The only known instance of toxicity resulting from expired meds was pre-1963 in tetracycline. It caused severe kidney damage. That formula is no longer in use in the United States. If a pill is improperly stored, it may become contaminated by something else.
Medicines that are biological in nature such as insulin or an EpiPen do actually expire according to the studies.
Liquid medicines also quickly degrade after the expiration date.
Remember, the author is not a doctor. You should thoroughly research each medication you plan on stockpiling.
Barter material: Many people recommend purchasing gold or silver coins for the purpose of trading in a survival scenario. With the price of precious metals likely to skyrocketing during a large-scale emergency, it would probably be best if you just remember to take your jewelry. Other items that can be used to barter are: ammunition in common calibers, infant formula, medicine, water purification tablets, and “luxury” items like instant coffee or toilet paper.
Firearms: If you choose to have a firearm in your bag, remember to pack cleaning equipment and lubricant. The type of firearm you select should match the terrain you will be operating in and the strategy you would like to adopt. If you plan on adopting an avoidance strategy, in which hunting will play a major role, you should probably have a scoped rifle. If you plan on an evacuation strategy, it would be best to have something concealable that packs a punch like a .45 pistol. Just remember a firearm is a tool like any other, you must pick the right tool for the job. A firearm’s usefulness is determined by how well you can employ it.
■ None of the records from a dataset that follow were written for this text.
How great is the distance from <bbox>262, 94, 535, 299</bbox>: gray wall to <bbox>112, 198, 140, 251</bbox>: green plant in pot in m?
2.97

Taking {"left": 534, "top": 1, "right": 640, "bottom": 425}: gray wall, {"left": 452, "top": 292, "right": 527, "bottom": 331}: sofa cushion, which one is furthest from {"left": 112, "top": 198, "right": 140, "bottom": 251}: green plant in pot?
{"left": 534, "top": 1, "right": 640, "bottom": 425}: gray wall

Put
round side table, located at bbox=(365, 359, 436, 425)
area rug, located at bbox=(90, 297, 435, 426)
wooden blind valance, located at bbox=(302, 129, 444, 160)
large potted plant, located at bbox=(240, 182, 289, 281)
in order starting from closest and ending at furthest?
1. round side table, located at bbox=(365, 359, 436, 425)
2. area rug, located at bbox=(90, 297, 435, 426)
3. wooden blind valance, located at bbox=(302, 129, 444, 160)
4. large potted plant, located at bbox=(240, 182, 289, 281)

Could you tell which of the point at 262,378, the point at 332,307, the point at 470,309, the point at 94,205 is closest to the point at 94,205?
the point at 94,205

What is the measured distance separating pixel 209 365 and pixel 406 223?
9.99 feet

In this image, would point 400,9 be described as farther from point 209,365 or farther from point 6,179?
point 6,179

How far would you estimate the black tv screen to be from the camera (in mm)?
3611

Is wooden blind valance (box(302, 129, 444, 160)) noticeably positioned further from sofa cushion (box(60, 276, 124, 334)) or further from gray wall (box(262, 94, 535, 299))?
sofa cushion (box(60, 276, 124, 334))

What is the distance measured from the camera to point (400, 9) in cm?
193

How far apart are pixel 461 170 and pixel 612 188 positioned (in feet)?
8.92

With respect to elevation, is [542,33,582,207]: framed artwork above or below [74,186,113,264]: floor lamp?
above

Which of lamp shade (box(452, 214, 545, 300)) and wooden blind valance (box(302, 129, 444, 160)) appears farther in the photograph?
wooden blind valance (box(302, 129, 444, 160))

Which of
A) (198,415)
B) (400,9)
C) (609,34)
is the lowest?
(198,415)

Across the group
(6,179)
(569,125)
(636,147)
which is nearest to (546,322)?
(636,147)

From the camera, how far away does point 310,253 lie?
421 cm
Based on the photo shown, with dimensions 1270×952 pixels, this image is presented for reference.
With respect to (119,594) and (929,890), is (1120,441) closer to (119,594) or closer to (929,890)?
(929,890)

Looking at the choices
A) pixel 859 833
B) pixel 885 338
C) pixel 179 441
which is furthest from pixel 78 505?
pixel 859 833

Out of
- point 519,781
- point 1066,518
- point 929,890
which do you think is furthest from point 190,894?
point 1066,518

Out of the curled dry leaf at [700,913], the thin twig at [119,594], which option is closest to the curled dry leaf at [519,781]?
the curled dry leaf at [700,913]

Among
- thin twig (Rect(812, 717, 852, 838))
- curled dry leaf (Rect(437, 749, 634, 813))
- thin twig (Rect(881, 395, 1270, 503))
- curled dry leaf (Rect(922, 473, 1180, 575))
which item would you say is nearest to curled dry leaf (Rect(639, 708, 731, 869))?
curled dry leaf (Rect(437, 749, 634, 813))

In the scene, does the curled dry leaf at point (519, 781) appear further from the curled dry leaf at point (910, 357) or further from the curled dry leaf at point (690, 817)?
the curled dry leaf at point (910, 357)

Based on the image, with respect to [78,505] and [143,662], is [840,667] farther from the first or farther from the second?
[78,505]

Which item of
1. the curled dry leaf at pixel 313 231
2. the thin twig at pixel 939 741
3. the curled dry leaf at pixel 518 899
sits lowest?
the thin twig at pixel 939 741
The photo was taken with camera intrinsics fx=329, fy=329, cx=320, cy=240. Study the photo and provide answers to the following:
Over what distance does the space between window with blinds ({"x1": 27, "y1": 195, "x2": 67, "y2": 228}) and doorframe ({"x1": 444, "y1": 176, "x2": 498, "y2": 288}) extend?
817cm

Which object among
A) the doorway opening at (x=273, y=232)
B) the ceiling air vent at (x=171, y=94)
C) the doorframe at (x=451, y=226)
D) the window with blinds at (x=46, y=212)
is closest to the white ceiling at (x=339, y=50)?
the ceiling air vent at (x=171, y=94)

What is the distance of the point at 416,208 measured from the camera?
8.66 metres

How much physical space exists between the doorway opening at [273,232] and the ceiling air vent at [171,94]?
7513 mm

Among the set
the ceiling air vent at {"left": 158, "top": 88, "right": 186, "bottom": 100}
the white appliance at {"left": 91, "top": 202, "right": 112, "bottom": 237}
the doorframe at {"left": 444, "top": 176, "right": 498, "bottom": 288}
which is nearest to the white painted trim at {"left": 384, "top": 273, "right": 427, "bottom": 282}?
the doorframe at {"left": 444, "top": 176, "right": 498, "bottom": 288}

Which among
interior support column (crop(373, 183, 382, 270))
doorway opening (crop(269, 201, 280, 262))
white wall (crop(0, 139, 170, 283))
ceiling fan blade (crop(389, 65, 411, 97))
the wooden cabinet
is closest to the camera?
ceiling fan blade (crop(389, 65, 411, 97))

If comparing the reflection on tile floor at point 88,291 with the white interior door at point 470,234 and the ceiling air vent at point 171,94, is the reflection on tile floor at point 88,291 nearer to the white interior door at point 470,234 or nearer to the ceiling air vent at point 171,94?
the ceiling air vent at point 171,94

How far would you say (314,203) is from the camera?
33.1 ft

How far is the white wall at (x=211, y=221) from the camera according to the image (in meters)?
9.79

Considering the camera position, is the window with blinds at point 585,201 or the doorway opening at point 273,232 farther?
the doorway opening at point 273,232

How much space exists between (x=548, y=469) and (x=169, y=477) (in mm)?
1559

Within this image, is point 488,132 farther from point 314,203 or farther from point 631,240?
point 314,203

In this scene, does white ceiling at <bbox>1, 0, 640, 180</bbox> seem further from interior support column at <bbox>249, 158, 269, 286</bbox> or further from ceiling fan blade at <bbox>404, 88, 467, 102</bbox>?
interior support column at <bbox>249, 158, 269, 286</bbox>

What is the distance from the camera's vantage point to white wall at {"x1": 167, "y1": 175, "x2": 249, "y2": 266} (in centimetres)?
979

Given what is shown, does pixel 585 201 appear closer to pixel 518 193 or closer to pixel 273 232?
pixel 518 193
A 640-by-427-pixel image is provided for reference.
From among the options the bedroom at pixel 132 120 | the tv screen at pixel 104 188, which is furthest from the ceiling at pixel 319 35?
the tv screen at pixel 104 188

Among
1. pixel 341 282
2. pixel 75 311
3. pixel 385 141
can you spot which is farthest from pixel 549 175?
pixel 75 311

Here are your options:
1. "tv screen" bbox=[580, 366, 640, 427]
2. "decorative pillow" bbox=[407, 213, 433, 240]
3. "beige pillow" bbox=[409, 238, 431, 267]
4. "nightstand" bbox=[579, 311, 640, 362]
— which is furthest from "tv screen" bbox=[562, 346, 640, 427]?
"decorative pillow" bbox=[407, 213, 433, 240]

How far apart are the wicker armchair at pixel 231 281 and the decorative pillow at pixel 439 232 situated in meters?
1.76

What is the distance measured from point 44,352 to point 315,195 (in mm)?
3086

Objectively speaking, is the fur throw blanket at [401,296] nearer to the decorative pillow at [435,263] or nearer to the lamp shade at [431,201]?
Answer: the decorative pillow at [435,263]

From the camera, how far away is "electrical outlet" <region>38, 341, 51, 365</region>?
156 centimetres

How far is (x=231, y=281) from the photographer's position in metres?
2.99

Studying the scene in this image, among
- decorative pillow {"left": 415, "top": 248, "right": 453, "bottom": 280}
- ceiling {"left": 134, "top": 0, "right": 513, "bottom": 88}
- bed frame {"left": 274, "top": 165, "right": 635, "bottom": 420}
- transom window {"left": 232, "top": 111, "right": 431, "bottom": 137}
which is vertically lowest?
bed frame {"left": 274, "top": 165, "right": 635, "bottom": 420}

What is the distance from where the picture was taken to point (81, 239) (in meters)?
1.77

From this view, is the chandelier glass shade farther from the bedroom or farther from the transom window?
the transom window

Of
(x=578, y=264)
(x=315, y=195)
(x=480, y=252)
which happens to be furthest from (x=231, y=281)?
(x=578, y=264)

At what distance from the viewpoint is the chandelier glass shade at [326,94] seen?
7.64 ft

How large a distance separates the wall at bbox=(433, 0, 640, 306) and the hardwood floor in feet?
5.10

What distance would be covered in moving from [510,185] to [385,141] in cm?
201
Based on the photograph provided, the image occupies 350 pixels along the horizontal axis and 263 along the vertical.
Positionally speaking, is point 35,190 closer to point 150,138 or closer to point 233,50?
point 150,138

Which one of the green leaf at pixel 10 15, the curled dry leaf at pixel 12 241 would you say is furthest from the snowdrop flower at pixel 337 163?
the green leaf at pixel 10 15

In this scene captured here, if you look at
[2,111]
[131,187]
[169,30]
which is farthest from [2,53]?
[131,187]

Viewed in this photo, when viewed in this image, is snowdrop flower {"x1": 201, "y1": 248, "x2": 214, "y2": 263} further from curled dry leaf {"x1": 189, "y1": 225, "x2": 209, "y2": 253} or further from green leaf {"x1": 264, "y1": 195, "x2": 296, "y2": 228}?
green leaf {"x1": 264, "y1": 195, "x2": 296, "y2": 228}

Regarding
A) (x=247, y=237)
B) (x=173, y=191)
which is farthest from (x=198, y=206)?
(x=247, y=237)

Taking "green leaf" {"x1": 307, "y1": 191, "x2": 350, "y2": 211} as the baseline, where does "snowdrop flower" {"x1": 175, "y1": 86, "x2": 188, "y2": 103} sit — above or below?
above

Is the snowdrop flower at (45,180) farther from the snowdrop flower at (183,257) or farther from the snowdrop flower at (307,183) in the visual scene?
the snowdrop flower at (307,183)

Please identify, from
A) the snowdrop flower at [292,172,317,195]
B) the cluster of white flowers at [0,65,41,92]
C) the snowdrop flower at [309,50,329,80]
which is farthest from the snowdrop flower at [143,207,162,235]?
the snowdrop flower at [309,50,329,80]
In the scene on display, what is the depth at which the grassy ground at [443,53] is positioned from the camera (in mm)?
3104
How to pack the bag: Packing the bag is a chore itself. The key thing is to remember to keep emergency items accessible. Food can go at the bottom of the bag. When you have stopped to eat, you probably aren’t in a hurry. Your first aid kit should be at the top. Once the bag is packed, pick it up and shake it. Did you hear any clanging sounds or jingling? If so, repack the bag or stuff articles of clothing into the bag to eliminate the noise. Remaining quiet is a key element in remaining alive.
The next security check to be completed is taking the bag outside at night and shining a flashlight at it. Does anything reflect the light? If so, blacken whatever it is that could give away your position with a permanent marker or spray paint.
The inciting event: In most cases, you will have some warning prior to the need to bug out. It is worth the ten minutes in most cases to fill a trash bag with all of the food, drinks, and medicine in the house. Take anything you have time to grab. Once you leave, it may be quite some time before you return.
The survival mindset
The key element in surviving a disaster is not what equipment you have, it’s developing the ability to see what things could be instead of what they are. The easiest way to do this is to grab an item at random and think of as many uses for it as possible. The trash in your car can be used to build a fire without matches or a lighter. Items that you would normally throw away can become critical life saving instruments of survival. Waste nothing.
In survival situations it is extremely important to commit yourself to your own survival and to completing whatever mission you have assigned yourself. Without a mission, people often fall victim to apathy and complacency which often leads to their death.
Everybody needs to be prepared for an emergency situation. You don’t have to be a “prepper” or a “survivalist” to realize that horrible things have happened in the past and will happen again. A little bit a planning on your part can save your family’s lives.
Author’s note: Nothing above should be considered medical, legal, moral, ethic, or any other form of advice whatsoever.